Dear experts in the forum, I have a question. TiKV manages multiple regions independently. How do you monitor the availability of regions?

translator_bot · June 21, 2024, 7:21am

| username: ShawnYan | Original post link

Check this out:

translator_bot · June 21, 2024, 7:21am

| username: 像风一样的男子 | Original post link

TiDB’s monitoring system will automatically monitor anomalies, and you can see alerts on Alertmanager. You can output the alert information to a corporate WeChat group like I did.

translator_bot · June 21, 2024, 7:21am

| username: dba远航 | Original post link

You can monitor it through Grafana.

translator_bot · June 21, 2024, 7:21am

| username: 烂番薯0 | Original post link

In Grafana, there is an overview, and there is a region health.

translator_bot · June 21, 2024, 7:21am

| username: 月明星稀 | Original post link

Does TiKV have an interface to obtain region health information?

translator_bot · June 21, 2024, 7:21am

| username: 像风一样的男子 | Original post link

The data is all collected by Prometheus. You can research Grafana yourself to understand it.

translator_bot · June 21, 2024, 7:21am

| username: 月明星稀 | Original post link

This has already failed to read, and then it will report an error, right?

translator_bot · June 21, 2024, 7:21am

| username: 有猫万事足 | Original post link

From the IP where Prometheus is located, visit http://{prometheus_ip}:9090/targets.
You can see the address for accessing PD metrics.

From this address, go in and find the metrics configured in Grafana.
As shown in the figure below.
0f5f0fede97403a8b78a62374c2e664a

This is what you need.

translator_bot · June 21, 2024, 7:21am

| username: kelvin | Original post link

There is Grafana for monitoring.

translator_bot · June 21, 2024, 7:21am

| username: 月明星稀 | Original post link

May I ask where else can this data be collected if Prometheus is not enabled?

translator_bot · June 21, 2024, 7:21am

| username: Jellybean | Original post link

If you want to obtain the health information of a region, you can also check the cluster metadata using pd-ctl.

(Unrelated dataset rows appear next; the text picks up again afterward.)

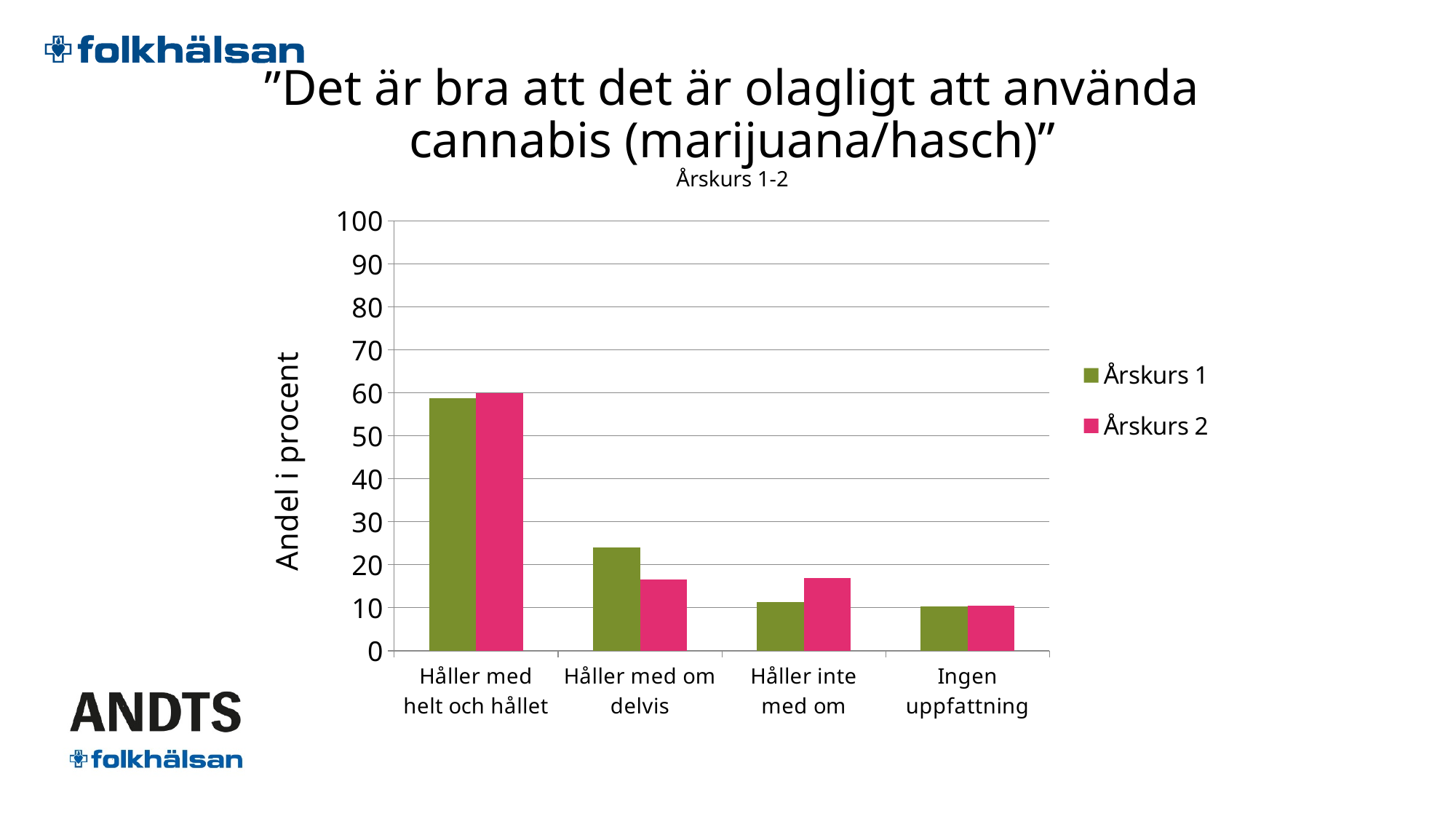
For 'Håller inte med om', which series has the larger value, Årskurs 1 or Årskurs 2? Årskurs 2 Which category has the highest value for Årskurs 1? Håller med helt och hållet Is the value for Årskurs 1 in 'Håller med helt och hållet' greater or less than 50? greater Which category has the highest value for Årskurs 2? Håller med helt och hållet What kind of chart is shown on the slide? bar chart Which category has the lowest value for Årskurs 2? Ingen uppfattning How many series does the legend list? 2 Is the value for Årskurs 2 in 'Håller med om delvis' greater or less than 20? less How many categories are shown on the x axis? 4 What is the label of the y axis? Andel i procent For 'Håller med om delvis', which series has the larger value, Årskurs 1 or Årskurs 2? Årskurs 1 What colour are the bars for Årskurs 2? pink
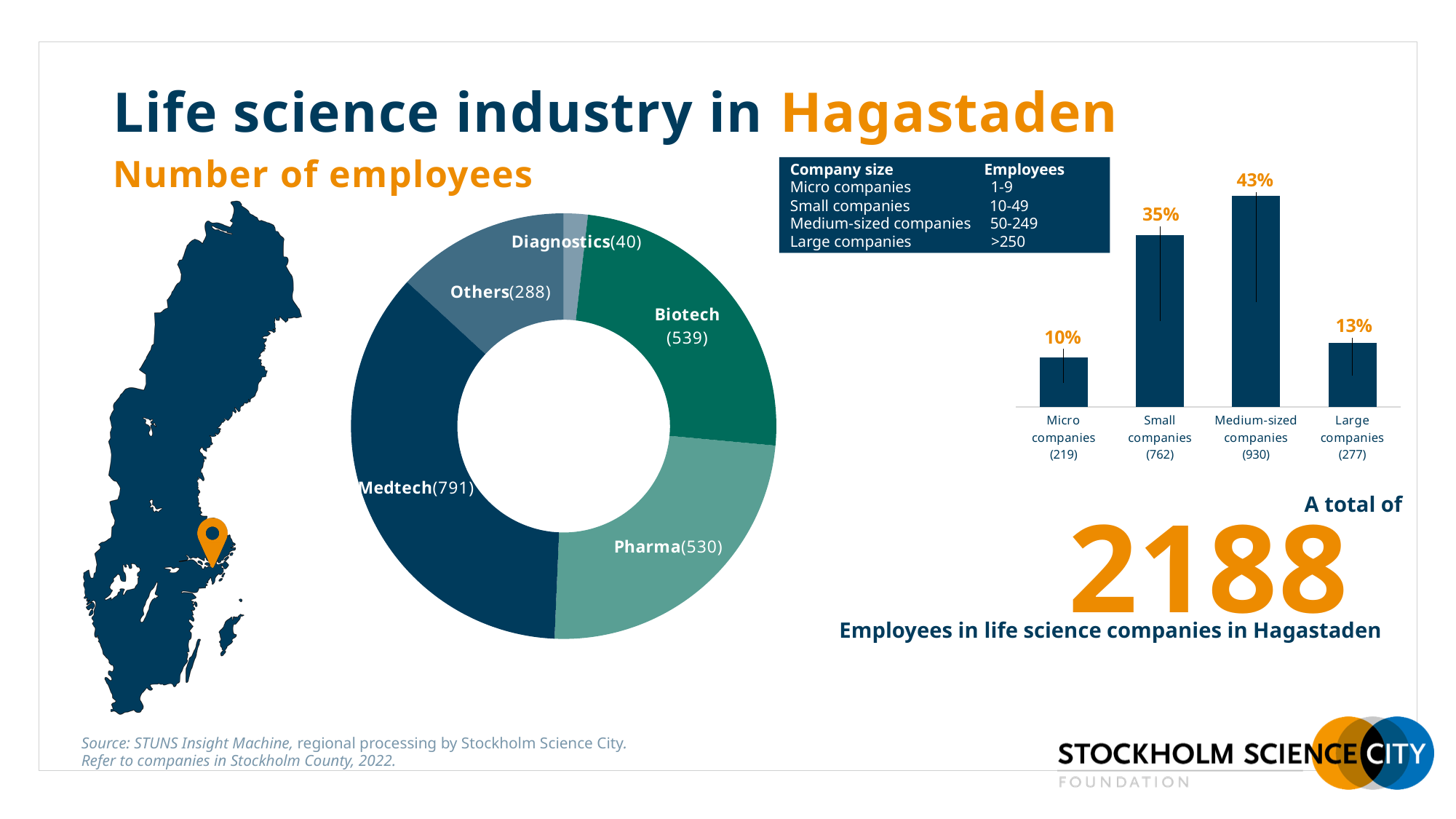
In the donut chart, how many sectors are shown? 5 In the donut chart, which sector has the fewest employees? Diagnostics In the donut chart, how many employees are in Diagnostics? 40 What kind of chart is the 'Number of employees' chart? Donut (pie) chart In the bar chart by company size, how many employees are in small companies? 762 In the donut chart, which sector has the most employees? Medtech In the donut chart, how many employees are in Medtech? 791 In the bar chart by company size, what is the difference in percentage points between medium-sized and small companies? 8 In the bar chart by company size, which company size has the lowest share of employees? Micro companies In the bar chart by company size, which is larger: the share for large companies or for micro companies? Large companies In the donut chart, what is the difference in employees between Biotech and Pharma? 9 In the bar chart by company size, what percentage of employees are in medium-sized companies? 43%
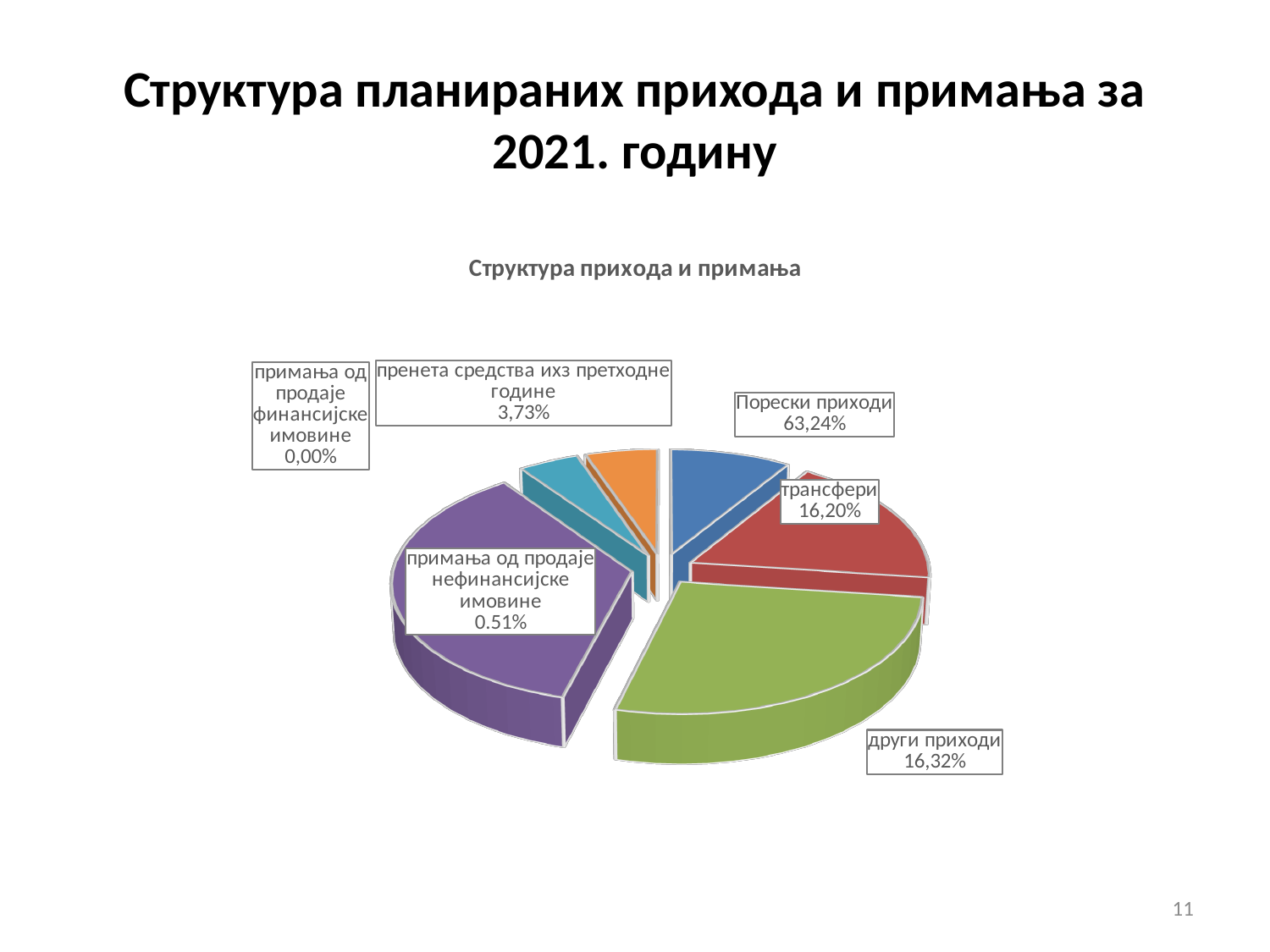
Which category has the highest percentage according to the data labels? Порески приходи Which category has the lowest percentage according to the data labels? примања од продаје финансијске имовине What percentage is shown for примања од продаје финансијске имовине? 0,00% What percentage is shown for трансфери? 16,20% What kind of chart is shown on the slide? pie chart What percentage is shown for други приходи? 16,32% What percentage is shown for пренета средства ихз претходне године? 3,73% Which has the larger labelled percentage, други приходи or трансфери? други приходи What is the title of the chart? Структура прихода и примања How many categories are labelled on the pie chart? 6 What percentage is shown for Порески приходи? 63,24% What is the difference between the percentages for Порески приходи and трансфери? 47,04%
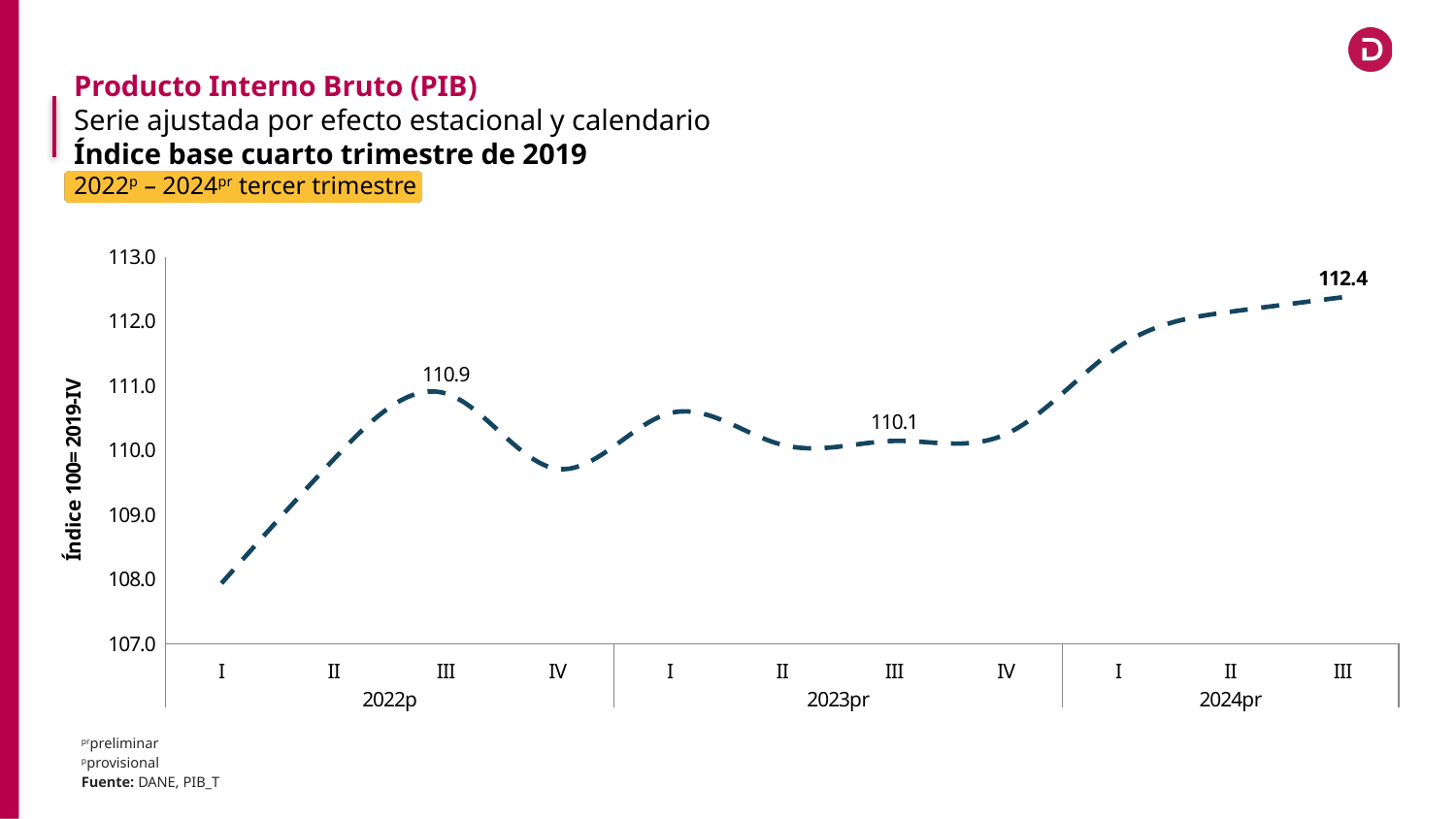
What is the value of the index for the third quarter (III) of 2023pr? 110.1 Which quarter has the highest index value on the chart? III 2024pr Is the index value for I 2024pr greater or less than 111.0? greater What is the value of the index for the third quarter (III) of 2022p? 110.9 How many quarterly data points are plotted on the chart? 11 What is the difference between the index value for III 2024pr and III 2022p? 1.5 Which quarter has the lowest index value on the chart? I 2022p Which is larger, the index value for III 2022p or III 2023pr? III 2022p Is the index value for I 2022p greater or less than 109.0? less What is the difference between the index value for III 2022p and III 2023pr? 0.8 What type of chart is shown on the slide? Line chart What is the value of the index for the third quarter (III) of 2024pr? 112.4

translator_bot · June 21, 2024, 7:21am

| username: 有猫万事足 | Original post link

Prometheus only collects metrics from this address. Without Prometheus, it is not convenient to find the addresses to access these metrics.

The interfaces providing these metrics have always existed and are written in the corresponding component code. They are continuously being collected even if you don’t check them.

The PD interface is http://{pd_ip}:2379/metrics

translator_bot · June 21, 2024, 7:21am

| username: 这里介绍不了我 | Original post link

Regularly call the Prometheus interface, and based on the return value, decide whether to trigger an alert.